» Stated goal: Revise the listing from its first line through the line containing "4379 millimetres", inclusive, replacing every "sandy ground" with "beach sand" and leaving all else unchanged. Reproduce only those lines.
::: Dataset content :::
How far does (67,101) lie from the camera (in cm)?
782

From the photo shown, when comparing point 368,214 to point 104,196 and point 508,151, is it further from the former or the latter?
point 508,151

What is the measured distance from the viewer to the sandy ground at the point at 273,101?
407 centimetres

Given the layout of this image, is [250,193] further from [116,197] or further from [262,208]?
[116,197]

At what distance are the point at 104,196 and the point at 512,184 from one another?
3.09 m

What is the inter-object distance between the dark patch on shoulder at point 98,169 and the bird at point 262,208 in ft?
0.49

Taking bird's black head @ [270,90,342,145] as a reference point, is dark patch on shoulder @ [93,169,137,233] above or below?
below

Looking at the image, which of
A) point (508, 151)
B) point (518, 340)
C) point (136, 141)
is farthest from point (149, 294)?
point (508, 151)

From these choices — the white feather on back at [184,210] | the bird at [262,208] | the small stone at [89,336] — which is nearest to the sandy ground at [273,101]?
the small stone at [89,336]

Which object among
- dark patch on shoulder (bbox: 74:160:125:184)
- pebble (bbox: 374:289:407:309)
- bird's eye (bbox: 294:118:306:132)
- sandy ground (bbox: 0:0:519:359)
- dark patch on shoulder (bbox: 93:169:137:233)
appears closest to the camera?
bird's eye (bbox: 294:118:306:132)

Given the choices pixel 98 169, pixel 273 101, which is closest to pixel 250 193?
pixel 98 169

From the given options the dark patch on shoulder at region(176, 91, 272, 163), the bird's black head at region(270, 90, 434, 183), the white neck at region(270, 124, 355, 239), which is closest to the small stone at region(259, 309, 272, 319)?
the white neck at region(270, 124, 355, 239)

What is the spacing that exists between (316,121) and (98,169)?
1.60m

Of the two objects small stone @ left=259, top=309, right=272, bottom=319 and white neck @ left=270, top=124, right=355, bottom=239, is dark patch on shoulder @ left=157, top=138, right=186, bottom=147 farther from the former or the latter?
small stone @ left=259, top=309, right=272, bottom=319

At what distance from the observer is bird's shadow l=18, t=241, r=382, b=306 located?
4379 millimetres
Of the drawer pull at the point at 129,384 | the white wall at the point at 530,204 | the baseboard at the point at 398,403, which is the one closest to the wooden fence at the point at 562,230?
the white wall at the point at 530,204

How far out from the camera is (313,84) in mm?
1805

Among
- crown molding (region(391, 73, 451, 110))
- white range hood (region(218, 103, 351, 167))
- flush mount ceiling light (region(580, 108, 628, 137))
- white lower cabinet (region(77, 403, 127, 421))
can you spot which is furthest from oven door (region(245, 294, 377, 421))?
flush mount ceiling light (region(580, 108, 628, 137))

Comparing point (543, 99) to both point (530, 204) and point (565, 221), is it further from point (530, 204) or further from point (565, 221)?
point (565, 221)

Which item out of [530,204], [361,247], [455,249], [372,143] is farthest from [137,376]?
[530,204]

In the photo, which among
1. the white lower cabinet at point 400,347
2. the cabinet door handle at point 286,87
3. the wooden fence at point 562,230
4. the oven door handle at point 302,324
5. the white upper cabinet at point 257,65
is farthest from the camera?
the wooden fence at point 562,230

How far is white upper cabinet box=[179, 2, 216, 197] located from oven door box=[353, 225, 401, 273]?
:::
» Answer to the task:
How far does (67,101) lie from the camera (in cm)?
782

From the photo shown, when comparing point 368,214 to point 104,196 and point 508,151, is it further from the former or the latter?
point 508,151

What is the measured distance from the viewer to the beach sand at the point at 273,101?
407 centimetres

Given the layout of this image, is [250,193] further from [116,197] or further from [262,208]?
[116,197]

At what distance are the point at 104,196 and the point at 512,184 from one another?
3.09 m

What is the inter-object distance between the dark patch on shoulder at point 98,169 and the bird at point 262,208 in ft?
0.49

Taking bird's black head @ [270,90,342,145] as a reference point, is dark patch on shoulder @ [93,169,137,233] above or below?
below

Looking at the image, which of
A) point (508, 151)
B) point (518, 340)
C) point (136, 141)
is farthest from point (149, 294)?
point (508, 151)

From these choices — the white feather on back at [184,210] | the bird at [262,208] | the small stone at [89,336] — which is nearest to the beach sand at [273,101]?
the small stone at [89,336]

Which object among
- dark patch on shoulder (bbox: 74:160:125:184)
- pebble (bbox: 374:289:407:309)
- bird's eye (bbox: 294:118:306:132)
- beach sand (bbox: 0:0:519:359)
- dark patch on shoulder (bbox: 93:169:137:233)
appears closest to the camera?
bird's eye (bbox: 294:118:306:132)

Given the choices pixel 98 169, pixel 273 101, which is closest to pixel 250 193?
pixel 98 169

From the given options the dark patch on shoulder at region(176, 91, 272, 163), the bird's black head at region(270, 90, 434, 183), the white neck at region(270, 124, 355, 239), which is closest to the small stone at region(259, 309, 272, 319)?
the white neck at region(270, 124, 355, 239)

What is the spacing that exists between (316,121) and (98,169)?
1.60m

Of the two objects small stone @ left=259, top=309, right=272, bottom=319 and white neck @ left=270, top=124, right=355, bottom=239, is dark patch on shoulder @ left=157, top=138, right=186, bottom=147 farther from the former or the latter?
small stone @ left=259, top=309, right=272, bottom=319

At what distance from the observer is bird's shadow l=18, t=241, r=382, b=306 located?
4379 millimetres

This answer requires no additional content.